Law firms, which must generate revenue like any business, find themselves in a perilous market that is constantly changing. Accordingly, lawyers must stay vigilant about avoiding the pitfalls that often drive law firms out of business.

Change in the legal industry is constant. The rate of change has also accelerated in recent times. The legal landscape of 2021 looks markedly different than just a year ago and a year from now will likely appear wholly new again.

Looking Forward, Not Back

As a business owner, developing a successful strategy for long-term growth requires excellent forecasting skills in terms of predicting what the market will demand your goods or services and how you can meet the supply. Glimpsing the future comes with the territory.

Generally speaking, the legal profession does not share the same outlook. As a discipline, law is conservative in the sense that it is forever looking backward for guidance – in the form of legal precedents, etc. By design, the past largely dictates the path forward in law. When the Founders were drafting the US Constitution, for example, they intentionally created a lawmaking process that is protracted to prevent sudden destabilizing events.
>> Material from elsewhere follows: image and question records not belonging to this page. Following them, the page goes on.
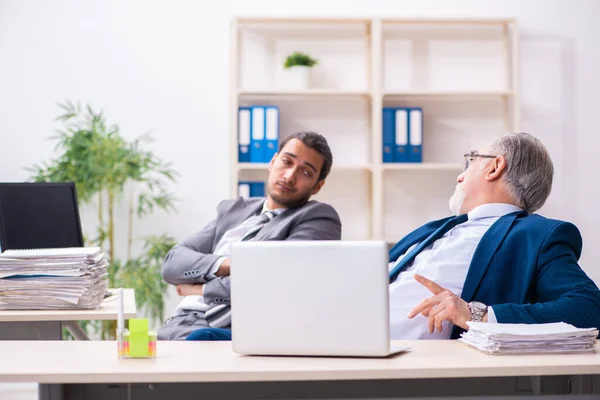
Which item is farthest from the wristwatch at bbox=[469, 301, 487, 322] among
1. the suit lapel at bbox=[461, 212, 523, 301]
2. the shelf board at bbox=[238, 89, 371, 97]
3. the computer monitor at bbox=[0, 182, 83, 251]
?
the shelf board at bbox=[238, 89, 371, 97]

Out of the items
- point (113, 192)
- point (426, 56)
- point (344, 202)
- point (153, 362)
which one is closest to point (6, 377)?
point (153, 362)

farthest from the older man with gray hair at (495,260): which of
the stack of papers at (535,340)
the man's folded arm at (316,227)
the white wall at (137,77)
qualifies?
the white wall at (137,77)

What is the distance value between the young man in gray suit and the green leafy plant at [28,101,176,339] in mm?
1267

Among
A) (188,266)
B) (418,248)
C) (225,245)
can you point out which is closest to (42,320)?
(188,266)

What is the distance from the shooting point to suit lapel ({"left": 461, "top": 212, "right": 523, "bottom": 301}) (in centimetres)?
212

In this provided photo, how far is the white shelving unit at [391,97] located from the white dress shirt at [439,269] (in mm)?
2403

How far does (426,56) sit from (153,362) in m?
3.74

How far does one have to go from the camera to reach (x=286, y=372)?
55.9 inches

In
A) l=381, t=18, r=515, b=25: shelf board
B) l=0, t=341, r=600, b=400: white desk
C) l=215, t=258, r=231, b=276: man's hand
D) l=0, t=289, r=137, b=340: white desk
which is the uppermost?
l=381, t=18, r=515, b=25: shelf board

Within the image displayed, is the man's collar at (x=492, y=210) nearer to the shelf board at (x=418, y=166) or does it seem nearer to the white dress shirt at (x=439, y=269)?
the white dress shirt at (x=439, y=269)

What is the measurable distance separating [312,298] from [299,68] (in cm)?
329

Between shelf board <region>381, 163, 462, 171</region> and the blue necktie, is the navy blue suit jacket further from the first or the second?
shelf board <region>381, 163, 462, 171</region>

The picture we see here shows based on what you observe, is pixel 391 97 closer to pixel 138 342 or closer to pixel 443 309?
pixel 443 309

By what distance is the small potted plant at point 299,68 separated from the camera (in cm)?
468
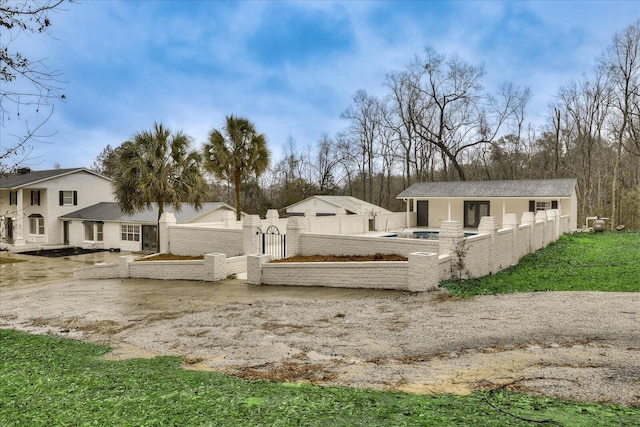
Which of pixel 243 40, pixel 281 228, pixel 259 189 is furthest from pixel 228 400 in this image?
A: pixel 259 189

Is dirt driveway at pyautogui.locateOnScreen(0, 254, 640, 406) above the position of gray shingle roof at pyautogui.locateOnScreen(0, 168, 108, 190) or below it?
below

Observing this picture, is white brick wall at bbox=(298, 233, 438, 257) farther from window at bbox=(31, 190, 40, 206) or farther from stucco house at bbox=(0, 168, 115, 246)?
window at bbox=(31, 190, 40, 206)

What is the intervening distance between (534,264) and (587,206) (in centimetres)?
2840

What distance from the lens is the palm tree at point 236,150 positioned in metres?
24.5

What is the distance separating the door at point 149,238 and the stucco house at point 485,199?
55.2ft

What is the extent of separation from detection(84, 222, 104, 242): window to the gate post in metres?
19.3

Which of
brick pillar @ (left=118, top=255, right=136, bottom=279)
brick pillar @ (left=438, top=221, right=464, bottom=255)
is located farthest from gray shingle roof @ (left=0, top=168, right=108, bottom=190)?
brick pillar @ (left=438, top=221, right=464, bottom=255)

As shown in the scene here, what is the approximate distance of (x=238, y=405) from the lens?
415 centimetres

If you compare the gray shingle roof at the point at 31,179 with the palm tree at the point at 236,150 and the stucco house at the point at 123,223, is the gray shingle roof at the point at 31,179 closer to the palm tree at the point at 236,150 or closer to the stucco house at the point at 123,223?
the stucco house at the point at 123,223

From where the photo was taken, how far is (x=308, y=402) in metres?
4.24

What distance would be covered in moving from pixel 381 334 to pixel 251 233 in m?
10.5

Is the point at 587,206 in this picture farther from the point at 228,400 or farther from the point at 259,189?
the point at 228,400

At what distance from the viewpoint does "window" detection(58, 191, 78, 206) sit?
3481 centimetres

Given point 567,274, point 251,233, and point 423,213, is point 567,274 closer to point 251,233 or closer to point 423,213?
point 251,233
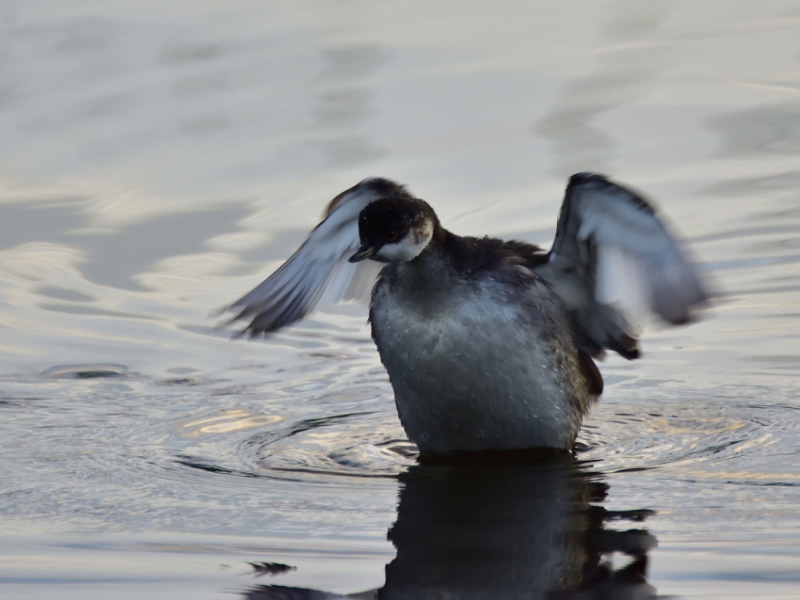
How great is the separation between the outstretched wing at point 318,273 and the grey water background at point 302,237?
55 centimetres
In times of slow social and economic change, this perspective is not a liability and even be an overall benefit in terms of mediating such systemic changes that can have a truly destabilizing effect on society. However, in times like this when upheaval is the name of the game, the law can often lag behind to the detriment of participants in the legal system, which at some point will include nearly everyone in society.

How to Enact Strategic Change in a Law Firm

Law firm leaders have been forced to rethink how they enact change in their business. Rather than reacting to a changing environment after the fact, the ideal strategy (per the previous section) is forward-looking, attempting to analyze how planned changes might affect both the internal operations of the business as well as the firm’s viability in the broader market.

Generally, the four basic requisites for strategic change include having an identifiable objective, competent and adaptive leadership, the right competencies, and appropriate reactions to emerging challenges.

Understandably, many people, including law firm staff, resist change. However, survival in the law market requires flexibility and continual adaptation.